◆ RECORDS FOR THE TASK:

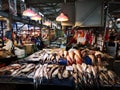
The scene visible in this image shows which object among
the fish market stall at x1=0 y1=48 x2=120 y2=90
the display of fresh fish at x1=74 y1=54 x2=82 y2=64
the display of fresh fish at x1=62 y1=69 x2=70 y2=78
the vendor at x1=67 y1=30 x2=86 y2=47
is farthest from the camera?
the vendor at x1=67 y1=30 x2=86 y2=47

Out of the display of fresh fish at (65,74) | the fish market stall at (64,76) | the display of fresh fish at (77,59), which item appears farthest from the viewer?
the display of fresh fish at (77,59)

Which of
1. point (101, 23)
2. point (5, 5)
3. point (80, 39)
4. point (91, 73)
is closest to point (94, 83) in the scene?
point (91, 73)

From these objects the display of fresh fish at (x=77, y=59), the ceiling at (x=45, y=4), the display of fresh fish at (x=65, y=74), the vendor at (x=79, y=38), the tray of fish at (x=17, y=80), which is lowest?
the tray of fish at (x=17, y=80)

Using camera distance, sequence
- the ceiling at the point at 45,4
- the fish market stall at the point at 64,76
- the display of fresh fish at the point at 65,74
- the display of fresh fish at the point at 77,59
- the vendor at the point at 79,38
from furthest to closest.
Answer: the ceiling at the point at 45,4 < the vendor at the point at 79,38 < the display of fresh fish at the point at 77,59 < the display of fresh fish at the point at 65,74 < the fish market stall at the point at 64,76

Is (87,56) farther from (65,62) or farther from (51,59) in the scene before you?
(51,59)

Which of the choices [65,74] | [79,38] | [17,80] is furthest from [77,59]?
[79,38]

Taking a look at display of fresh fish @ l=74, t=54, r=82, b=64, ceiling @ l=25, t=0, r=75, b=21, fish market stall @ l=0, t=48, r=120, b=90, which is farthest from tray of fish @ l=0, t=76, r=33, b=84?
ceiling @ l=25, t=0, r=75, b=21

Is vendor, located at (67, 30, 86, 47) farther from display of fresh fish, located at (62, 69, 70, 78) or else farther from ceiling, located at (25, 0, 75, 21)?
display of fresh fish, located at (62, 69, 70, 78)

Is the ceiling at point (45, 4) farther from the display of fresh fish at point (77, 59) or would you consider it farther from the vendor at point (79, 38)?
the display of fresh fish at point (77, 59)

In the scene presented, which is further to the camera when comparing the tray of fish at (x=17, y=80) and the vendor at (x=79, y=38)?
the vendor at (x=79, y=38)

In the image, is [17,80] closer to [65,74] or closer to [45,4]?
[65,74]

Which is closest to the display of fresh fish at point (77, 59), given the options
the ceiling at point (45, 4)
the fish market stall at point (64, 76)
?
the fish market stall at point (64, 76)

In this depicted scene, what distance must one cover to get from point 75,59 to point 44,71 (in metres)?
1.06

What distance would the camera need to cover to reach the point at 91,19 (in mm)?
7273
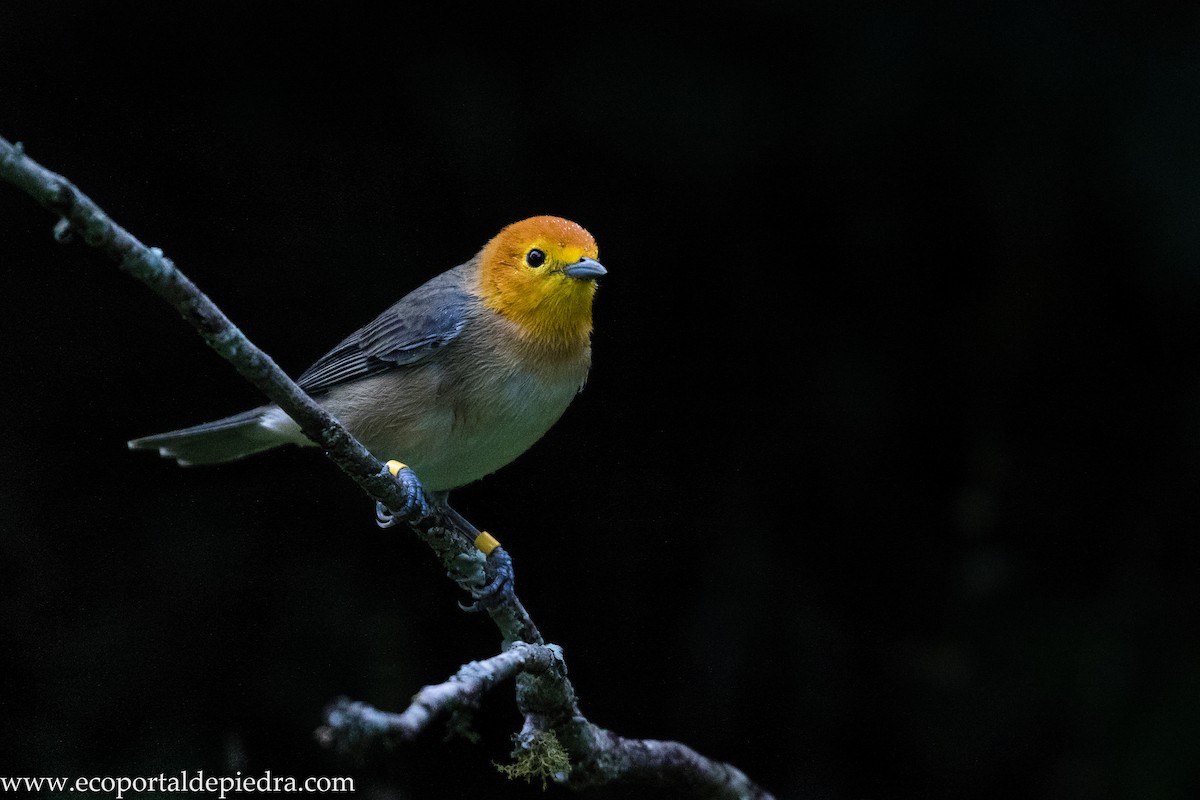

◆ PROBLEM STATEMENT: Copy all of the rows above word for word, leaving out the pictures.

◆ COMPLETE OUTPUT:
The scene visible in this image shows which object among
the fish market stall at x1=0 y1=48 x2=120 y2=90
the display of fresh fish at x1=74 y1=54 x2=82 y2=64
the display of fresh fish at x1=62 y1=69 x2=70 y2=78
the vendor at x1=67 y1=30 x2=86 y2=47
is farthest from the camera?
the vendor at x1=67 y1=30 x2=86 y2=47

Out of the display of fresh fish at (65,74) | the fish market stall at (64,76) | the display of fresh fish at (77,59), which item appears farthest from the viewer?
the display of fresh fish at (77,59)

Which of
1. point (101, 23)
2. point (5, 5)
3. point (80, 39)
4. point (91, 73)
is closest to point (94, 83) in the scene?
point (91, 73)

From these objects the display of fresh fish at (x=77, y=59), the ceiling at (x=45, y=4), the display of fresh fish at (x=65, y=74), the vendor at (x=79, y=38), the tray of fish at (x=17, y=80), which is lowest?
the tray of fish at (x=17, y=80)

Using camera distance, sequence
- the ceiling at the point at 45,4
- the fish market stall at the point at 64,76
- the display of fresh fish at the point at 65,74
- the display of fresh fish at the point at 77,59
- the vendor at the point at 79,38
from furthest to closest.
Answer: the ceiling at the point at 45,4 < the vendor at the point at 79,38 < the display of fresh fish at the point at 77,59 < the display of fresh fish at the point at 65,74 < the fish market stall at the point at 64,76

Is (87,56) farther from (65,62) or farther from (51,59) in the scene before you?
(51,59)

Which of the choices [65,74] | [79,38] | [17,80] is furthest from [77,59]?
[79,38]

Taking a look at display of fresh fish @ l=74, t=54, r=82, b=64, ceiling @ l=25, t=0, r=75, b=21, fish market stall @ l=0, t=48, r=120, b=90, which is farthest from tray of fish @ l=0, t=76, r=33, b=84?
ceiling @ l=25, t=0, r=75, b=21

Is vendor, located at (67, 30, 86, 47) farther from display of fresh fish, located at (62, 69, 70, 78) or else farther from ceiling, located at (25, 0, 75, 21)?
display of fresh fish, located at (62, 69, 70, 78)

Is the ceiling at point (45, 4) farther from the display of fresh fish at point (77, 59) or would you consider it farther from the vendor at point (79, 38)?
the display of fresh fish at point (77, 59)

In the scene presented, which is further to the camera when comparing the tray of fish at (x=17, y=80) and the vendor at (x=79, y=38)?
the vendor at (x=79, y=38)

In the image, is [17,80] closer to [65,74] or closer to [45,4]?
[65,74]

Which is closest to the display of fresh fish at point (77, 59), given the options
the ceiling at point (45, 4)
the fish market stall at point (64, 76)
?
the fish market stall at point (64, 76)

In this depicted scene, what distance must one cover to get from point 75,59 to point 44,71 (in metres)?
1.06

What distance would the camera need to cover to reach the point at 91,19 (in mm)?
7273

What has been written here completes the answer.